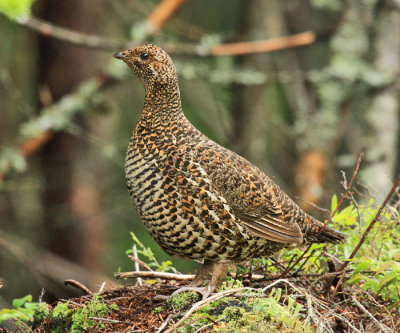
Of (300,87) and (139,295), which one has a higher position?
(300,87)

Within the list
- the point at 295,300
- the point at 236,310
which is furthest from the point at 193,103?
the point at 236,310

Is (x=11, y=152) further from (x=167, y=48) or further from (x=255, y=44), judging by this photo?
(x=255, y=44)

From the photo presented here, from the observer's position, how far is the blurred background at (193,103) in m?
7.56

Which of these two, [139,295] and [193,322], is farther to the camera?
[139,295]

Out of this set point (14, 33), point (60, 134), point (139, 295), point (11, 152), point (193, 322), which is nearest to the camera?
point (193, 322)

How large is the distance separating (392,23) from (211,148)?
4.20 metres

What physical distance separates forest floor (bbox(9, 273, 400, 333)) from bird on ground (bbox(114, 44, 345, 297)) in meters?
0.29

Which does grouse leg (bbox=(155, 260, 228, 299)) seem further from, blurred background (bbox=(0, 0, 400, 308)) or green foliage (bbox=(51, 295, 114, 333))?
blurred background (bbox=(0, 0, 400, 308))

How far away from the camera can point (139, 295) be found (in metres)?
3.76

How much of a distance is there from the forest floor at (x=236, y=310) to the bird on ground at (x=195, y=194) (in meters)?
0.29

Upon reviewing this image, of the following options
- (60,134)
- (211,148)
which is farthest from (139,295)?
(60,134)

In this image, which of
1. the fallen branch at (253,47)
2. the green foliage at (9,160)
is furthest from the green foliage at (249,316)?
the fallen branch at (253,47)

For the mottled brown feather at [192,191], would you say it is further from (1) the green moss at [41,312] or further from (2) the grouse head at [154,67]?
(1) the green moss at [41,312]

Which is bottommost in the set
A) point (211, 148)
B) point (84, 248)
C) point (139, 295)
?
point (84, 248)
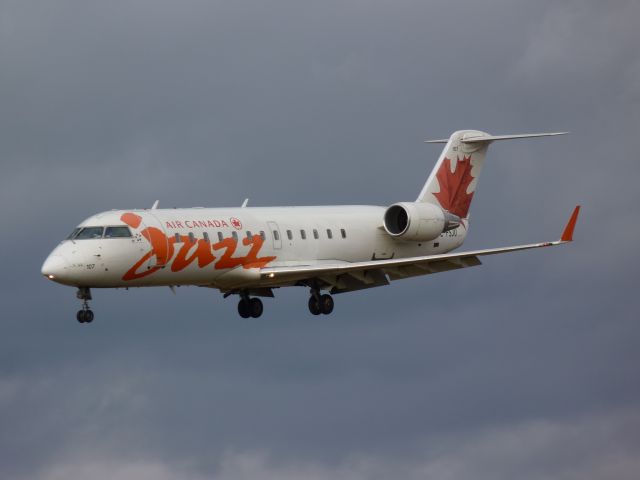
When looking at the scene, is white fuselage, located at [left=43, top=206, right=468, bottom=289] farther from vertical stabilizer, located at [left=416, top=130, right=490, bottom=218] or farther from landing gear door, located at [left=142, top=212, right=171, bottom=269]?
vertical stabilizer, located at [left=416, top=130, right=490, bottom=218]

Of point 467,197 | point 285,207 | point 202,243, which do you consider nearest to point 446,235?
point 467,197

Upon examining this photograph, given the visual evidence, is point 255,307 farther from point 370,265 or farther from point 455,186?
point 455,186

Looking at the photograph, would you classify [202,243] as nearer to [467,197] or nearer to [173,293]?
[173,293]

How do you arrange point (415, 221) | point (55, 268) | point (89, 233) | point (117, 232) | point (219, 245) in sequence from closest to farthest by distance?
point (55, 268)
point (89, 233)
point (117, 232)
point (219, 245)
point (415, 221)

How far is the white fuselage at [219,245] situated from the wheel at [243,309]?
3.13 m

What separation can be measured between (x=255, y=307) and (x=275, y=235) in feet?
12.3

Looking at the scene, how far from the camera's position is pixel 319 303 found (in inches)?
2366

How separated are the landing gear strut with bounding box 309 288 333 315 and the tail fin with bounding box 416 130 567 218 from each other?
6.86 m

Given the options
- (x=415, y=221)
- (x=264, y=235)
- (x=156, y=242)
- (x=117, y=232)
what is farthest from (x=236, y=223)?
(x=415, y=221)

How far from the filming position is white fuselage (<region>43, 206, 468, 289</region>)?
5338cm

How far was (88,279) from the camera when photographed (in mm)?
52969

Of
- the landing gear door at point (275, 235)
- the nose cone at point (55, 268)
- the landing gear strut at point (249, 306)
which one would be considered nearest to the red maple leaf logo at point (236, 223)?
the landing gear door at point (275, 235)

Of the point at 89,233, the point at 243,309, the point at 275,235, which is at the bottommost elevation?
the point at 243,309

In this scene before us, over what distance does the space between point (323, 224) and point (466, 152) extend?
7751 millimetres
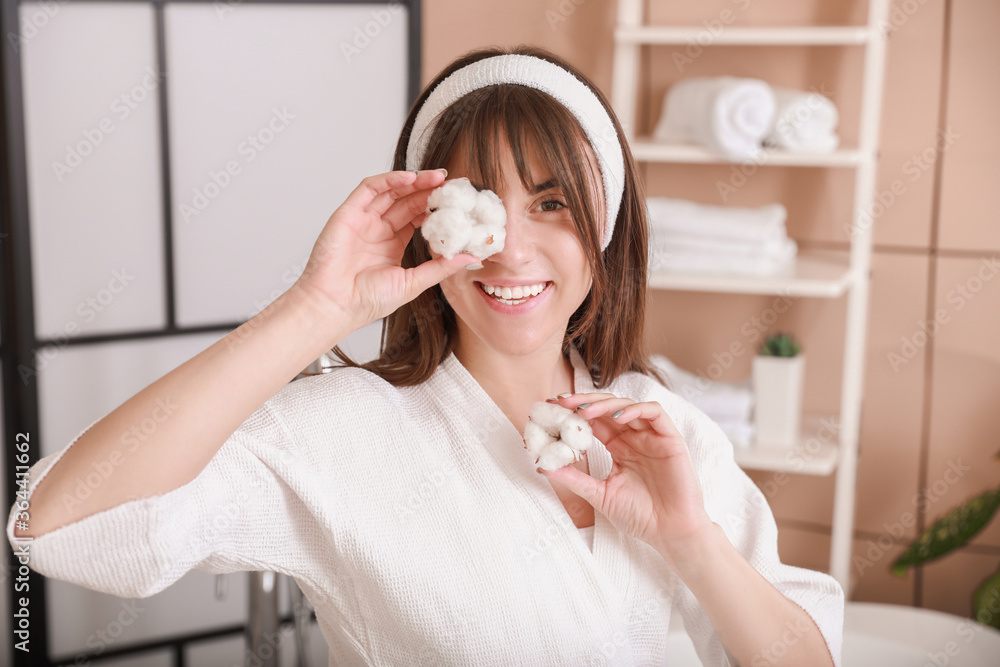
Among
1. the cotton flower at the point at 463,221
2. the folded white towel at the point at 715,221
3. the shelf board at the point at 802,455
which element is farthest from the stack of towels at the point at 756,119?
the cotton flower at the point at 463,221

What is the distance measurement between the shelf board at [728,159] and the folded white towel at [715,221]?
10 centimetres

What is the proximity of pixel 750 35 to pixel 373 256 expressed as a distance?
123 centimetres

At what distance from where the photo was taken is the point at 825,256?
209 cm

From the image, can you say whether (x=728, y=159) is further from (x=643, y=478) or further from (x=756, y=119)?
(x=643, y=478)

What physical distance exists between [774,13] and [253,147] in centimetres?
124

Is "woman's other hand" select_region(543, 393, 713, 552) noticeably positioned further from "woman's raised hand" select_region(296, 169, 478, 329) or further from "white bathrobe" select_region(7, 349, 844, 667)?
"woman's raised hand" select_region(296, 169, 478, 329)

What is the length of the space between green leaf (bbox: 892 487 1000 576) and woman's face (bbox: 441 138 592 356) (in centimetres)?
126

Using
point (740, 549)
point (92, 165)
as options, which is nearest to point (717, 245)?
point (740, 549)

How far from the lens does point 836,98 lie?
2.04 metres

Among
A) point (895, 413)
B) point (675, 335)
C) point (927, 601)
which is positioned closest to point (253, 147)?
point (675, 335)

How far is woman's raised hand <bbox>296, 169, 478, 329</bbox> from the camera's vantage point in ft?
3.05

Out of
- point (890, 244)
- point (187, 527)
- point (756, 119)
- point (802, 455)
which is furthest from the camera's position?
point (890, 244)

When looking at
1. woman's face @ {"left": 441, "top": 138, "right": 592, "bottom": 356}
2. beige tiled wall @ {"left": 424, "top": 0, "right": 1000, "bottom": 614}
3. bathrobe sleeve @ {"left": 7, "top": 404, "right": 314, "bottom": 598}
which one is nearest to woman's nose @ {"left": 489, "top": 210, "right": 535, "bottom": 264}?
woman's face @ {"left": 441, "top": 138, "right": 592, "bottom": 356}

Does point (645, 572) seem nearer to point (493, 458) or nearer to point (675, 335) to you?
point (493, 458)
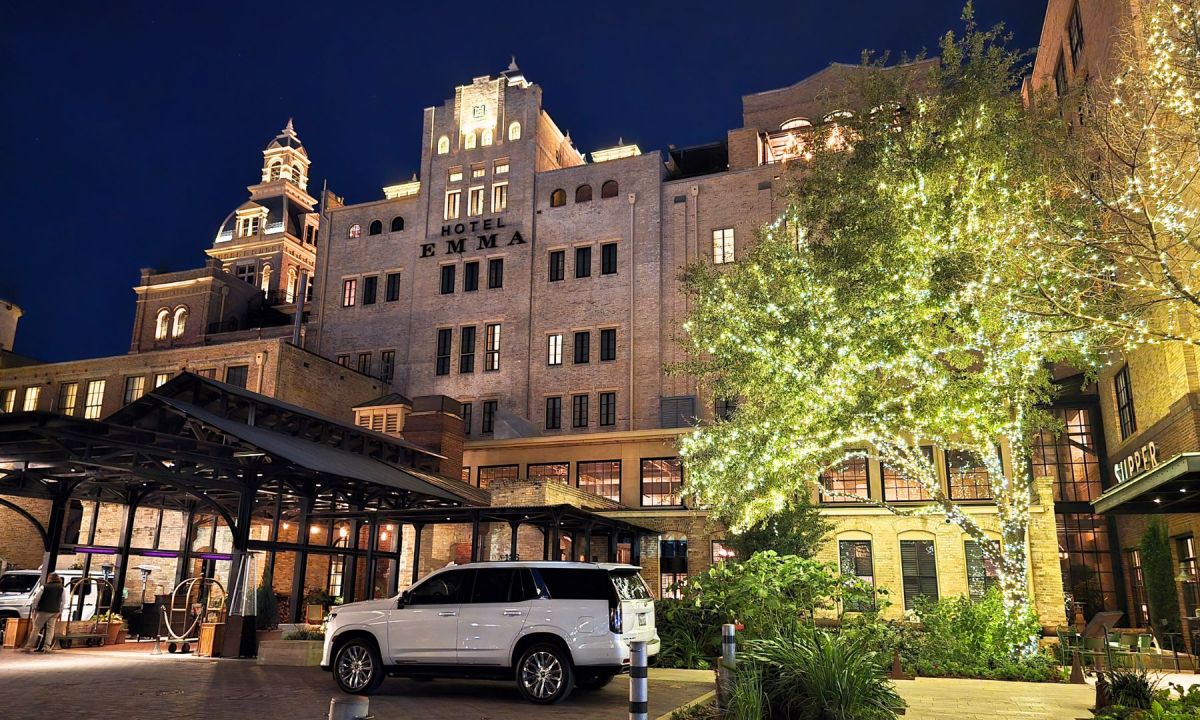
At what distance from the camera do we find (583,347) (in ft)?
130

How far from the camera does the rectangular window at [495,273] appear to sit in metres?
41.9

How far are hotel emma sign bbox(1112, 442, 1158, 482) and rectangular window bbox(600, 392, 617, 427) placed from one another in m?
21.0

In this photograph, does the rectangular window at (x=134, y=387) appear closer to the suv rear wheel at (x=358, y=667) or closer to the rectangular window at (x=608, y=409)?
the rectangular window at (x=608, y=409)

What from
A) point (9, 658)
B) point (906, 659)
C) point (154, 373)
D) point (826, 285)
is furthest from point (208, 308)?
point (906, 659)

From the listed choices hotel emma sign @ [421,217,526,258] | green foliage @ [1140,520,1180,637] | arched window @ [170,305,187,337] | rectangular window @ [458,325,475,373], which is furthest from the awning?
arched window @ [170,305,187,337]

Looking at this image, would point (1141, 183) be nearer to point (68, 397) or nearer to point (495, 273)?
point (495, 273)

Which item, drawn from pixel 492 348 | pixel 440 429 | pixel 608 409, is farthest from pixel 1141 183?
pixel 492 348

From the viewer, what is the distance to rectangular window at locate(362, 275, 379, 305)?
44438 mm

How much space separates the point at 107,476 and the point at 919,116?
20719 millimetres

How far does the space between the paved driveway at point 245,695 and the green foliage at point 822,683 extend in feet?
5.60

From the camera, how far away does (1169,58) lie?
1232 cm

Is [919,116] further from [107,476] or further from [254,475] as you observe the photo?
[107,476]

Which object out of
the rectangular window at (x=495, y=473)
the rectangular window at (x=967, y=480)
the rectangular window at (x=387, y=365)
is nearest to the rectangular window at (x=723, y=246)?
the rectangular window at (x=495, y=473)

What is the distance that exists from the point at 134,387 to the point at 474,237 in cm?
1795
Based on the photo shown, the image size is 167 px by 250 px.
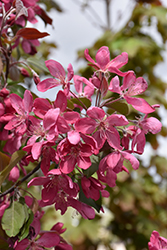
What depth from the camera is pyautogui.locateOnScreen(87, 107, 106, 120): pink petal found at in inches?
22.5

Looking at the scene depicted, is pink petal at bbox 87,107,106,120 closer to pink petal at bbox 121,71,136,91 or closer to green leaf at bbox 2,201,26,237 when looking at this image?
pink petal at bbox 121,71,136,91

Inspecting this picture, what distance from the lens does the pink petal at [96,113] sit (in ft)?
1.88

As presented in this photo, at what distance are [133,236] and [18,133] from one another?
2154 millimetres

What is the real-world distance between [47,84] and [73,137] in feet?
0.66

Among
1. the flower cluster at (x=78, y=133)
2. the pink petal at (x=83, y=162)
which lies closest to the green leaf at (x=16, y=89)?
the flower cluster at (x=78, y=133)

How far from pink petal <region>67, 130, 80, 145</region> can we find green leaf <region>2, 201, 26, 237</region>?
268mm

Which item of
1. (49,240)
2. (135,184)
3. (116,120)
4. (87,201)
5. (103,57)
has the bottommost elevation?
(135,184)

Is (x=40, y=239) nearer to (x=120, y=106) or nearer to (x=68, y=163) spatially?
(x=68, y=163)

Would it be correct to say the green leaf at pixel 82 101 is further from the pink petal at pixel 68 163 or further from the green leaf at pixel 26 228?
the green leaf at pixel 26 228

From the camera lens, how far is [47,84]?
69cm

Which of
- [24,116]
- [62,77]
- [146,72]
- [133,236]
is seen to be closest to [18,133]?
[24,116]

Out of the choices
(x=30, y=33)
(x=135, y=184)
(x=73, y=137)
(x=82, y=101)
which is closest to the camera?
(x=73, y=137)

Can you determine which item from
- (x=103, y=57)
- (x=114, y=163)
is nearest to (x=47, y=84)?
(x=103, y=57)

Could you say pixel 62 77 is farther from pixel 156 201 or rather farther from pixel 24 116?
pixel 156 201
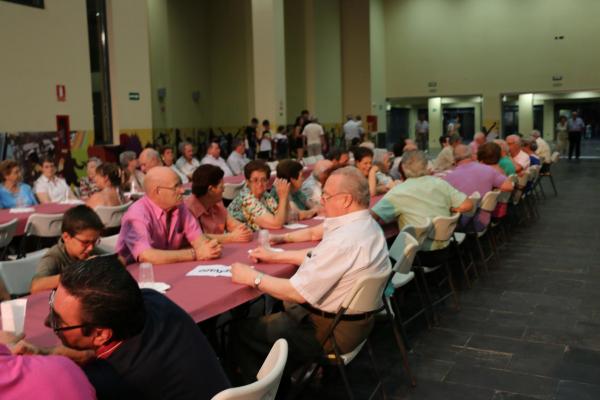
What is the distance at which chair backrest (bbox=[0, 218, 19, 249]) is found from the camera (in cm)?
474

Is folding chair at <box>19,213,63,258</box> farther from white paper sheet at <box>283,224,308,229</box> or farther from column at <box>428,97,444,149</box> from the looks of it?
column at <box>428,97,444,149</box>

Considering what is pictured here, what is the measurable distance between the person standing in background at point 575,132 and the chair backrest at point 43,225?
1838 cm

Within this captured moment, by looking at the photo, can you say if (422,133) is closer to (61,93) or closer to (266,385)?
(61,93)

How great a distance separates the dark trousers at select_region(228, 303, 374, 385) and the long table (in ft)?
0.61

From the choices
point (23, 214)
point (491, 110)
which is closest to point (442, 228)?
point (23, 214)

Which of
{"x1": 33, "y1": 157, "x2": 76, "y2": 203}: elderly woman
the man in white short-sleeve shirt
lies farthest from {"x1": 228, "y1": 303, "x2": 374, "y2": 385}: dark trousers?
{"x1": 33, "y1": 157, "x2": 76, "y2": 203}: elderly woman

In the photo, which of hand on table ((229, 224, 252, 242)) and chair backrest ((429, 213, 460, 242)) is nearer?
hand on table ((229, 224, 252, 242))

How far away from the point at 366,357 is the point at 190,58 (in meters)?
15.6

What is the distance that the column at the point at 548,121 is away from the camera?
23.2 m

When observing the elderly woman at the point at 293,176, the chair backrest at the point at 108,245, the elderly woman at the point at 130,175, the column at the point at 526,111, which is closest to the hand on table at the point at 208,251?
the chair backrest at the point at 108,245

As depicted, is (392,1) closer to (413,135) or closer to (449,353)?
(413,135)

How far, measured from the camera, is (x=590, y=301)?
5109 mm

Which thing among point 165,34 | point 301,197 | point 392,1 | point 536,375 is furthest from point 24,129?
point 392,1

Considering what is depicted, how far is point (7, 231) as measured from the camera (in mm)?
4785
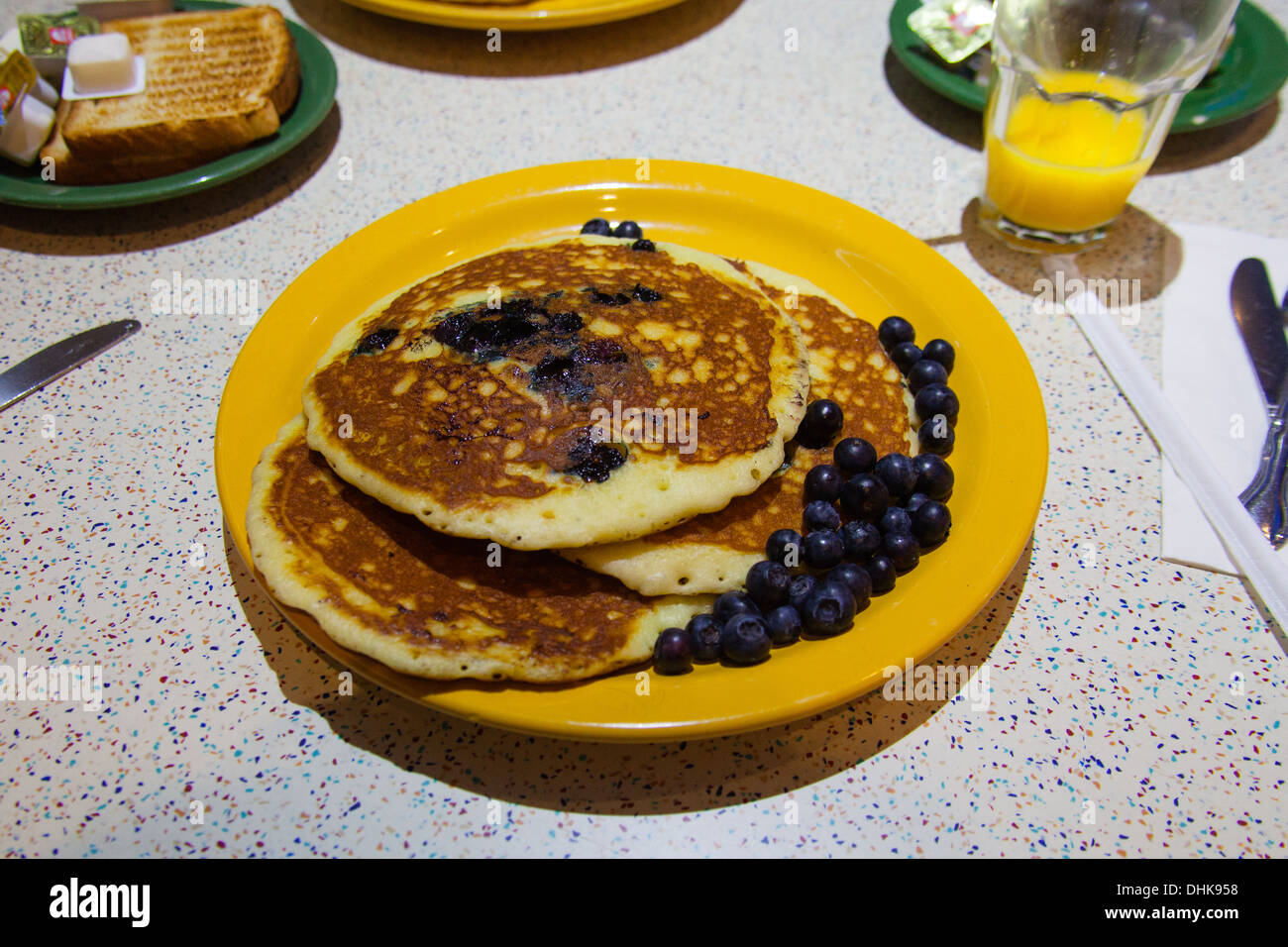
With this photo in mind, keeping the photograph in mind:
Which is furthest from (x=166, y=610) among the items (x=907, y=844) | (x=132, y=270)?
(x=907, y=844)

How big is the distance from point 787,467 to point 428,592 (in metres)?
0.54

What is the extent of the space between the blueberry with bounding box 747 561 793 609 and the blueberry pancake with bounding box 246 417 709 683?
0.24 feet

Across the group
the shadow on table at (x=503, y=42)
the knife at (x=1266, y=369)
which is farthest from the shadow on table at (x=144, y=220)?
the knife at (x=1266, y=369)

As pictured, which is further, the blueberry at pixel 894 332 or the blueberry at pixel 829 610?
the blueberry at pixel 894 332

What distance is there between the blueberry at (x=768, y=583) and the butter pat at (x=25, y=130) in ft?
5.74

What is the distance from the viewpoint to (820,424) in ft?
3.84

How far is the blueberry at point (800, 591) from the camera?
100 centimetres

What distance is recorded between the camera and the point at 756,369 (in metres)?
1.21

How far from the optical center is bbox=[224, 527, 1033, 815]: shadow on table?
96cm

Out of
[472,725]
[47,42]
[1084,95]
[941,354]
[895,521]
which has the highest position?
[1084,95]

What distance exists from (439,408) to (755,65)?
5.38 feet

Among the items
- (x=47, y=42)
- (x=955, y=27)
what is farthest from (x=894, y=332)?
(x=47, y=42)

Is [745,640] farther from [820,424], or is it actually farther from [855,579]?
[820,424]

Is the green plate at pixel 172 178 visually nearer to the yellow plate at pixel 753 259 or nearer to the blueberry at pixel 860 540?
the yellow plate at pixel 753 259
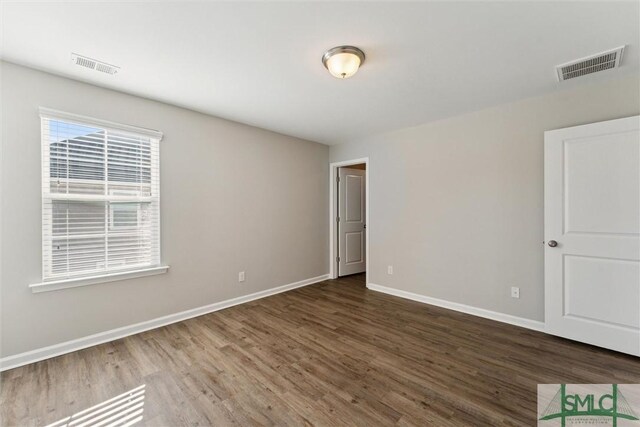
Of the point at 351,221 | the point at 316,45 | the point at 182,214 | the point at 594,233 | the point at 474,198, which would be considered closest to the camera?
the point at 316,45

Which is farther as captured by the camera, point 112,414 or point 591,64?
point 591,64

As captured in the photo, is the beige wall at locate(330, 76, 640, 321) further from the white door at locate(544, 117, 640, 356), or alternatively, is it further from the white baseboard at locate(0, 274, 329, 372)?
the white baseboard at locate(0, 274, 329, 372)

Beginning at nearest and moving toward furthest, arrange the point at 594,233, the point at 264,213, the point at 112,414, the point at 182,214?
the point at 112,414 → the point at 594,233 → the point at 182,214 → the point at 264,213

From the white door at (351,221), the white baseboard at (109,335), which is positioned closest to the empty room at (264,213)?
the white baseboard at (109,335)

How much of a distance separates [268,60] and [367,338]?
2704 millimetres

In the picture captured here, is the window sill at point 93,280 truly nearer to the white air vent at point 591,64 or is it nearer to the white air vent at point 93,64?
the white air vent at point 93,64

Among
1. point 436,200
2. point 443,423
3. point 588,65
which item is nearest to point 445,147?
point 436,200

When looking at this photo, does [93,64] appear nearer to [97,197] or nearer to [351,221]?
[97,197]

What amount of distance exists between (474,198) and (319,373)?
8.77 ft

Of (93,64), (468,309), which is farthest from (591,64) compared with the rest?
(93,64)

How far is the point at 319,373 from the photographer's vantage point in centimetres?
207

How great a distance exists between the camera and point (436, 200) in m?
3.57

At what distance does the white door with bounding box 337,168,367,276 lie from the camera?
502 cm

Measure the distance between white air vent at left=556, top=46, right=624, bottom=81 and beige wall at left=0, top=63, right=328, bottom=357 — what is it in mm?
3263
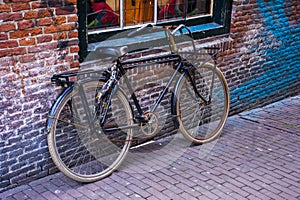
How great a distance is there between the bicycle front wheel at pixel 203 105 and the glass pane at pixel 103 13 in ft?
3.28

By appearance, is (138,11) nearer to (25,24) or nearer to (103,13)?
(103,13)

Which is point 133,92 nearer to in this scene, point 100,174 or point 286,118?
point 100,174

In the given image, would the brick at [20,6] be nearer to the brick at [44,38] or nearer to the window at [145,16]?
the brick at [44,38]

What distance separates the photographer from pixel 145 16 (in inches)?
206

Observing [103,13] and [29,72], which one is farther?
[103,13]

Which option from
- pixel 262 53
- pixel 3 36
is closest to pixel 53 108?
pixel 3 36

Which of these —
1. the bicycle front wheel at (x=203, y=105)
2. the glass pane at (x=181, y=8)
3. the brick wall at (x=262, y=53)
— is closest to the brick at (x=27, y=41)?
the bicycle front wheel at (x=203, y=105)

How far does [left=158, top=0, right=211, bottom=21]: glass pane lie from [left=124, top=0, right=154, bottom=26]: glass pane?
14cm

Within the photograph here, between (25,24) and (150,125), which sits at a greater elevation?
(25,24)

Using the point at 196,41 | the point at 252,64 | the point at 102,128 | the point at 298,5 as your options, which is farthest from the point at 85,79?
the point at 298,5

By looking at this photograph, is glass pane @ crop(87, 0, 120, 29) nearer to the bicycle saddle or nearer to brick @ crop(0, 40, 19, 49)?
the bicycle saddle

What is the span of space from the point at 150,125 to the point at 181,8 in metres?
1.67

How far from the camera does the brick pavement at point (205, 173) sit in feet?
13.9

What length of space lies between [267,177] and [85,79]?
2.07 meters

§ WHAT YOU SHOULD DO:
Return only the lines running from the line with "How far does [left=158, top=0, right=211, bottom=21]: glass" to the last line of the records, both included, exactly as written.

§ THE SOLUTION:
How far does [left=158, top=0, right=211, bottom=21]: glass pane lie from [left=124, top=0, right=154, bottom=26]: glass pane?
14cm

Within the photograph here, between (25,24) and (150,125), which sits at a greater elevation?
(25,24)

Using the point at 196,41 | the point at 252,64 | the point at 102,128 | the point at 298,5 as your options, which is farthest from the point at 85,79?
the point at 298,5

By looking at this photograph, is glass pane @ crop(87, 0, 120, 29) nearer to the bicycle saddle or nearer to brick @ crop(0, 40, 19, 49)?
the bicycle saddle

What is the span of space from the point at 150,125 to the point at 181,8 in metres?
1.67

How far from the camera does the brick pavement at point (205, 173) sit in feet?
13.9

What length of space lies between [267,177] and [85,79]?
2.07 meters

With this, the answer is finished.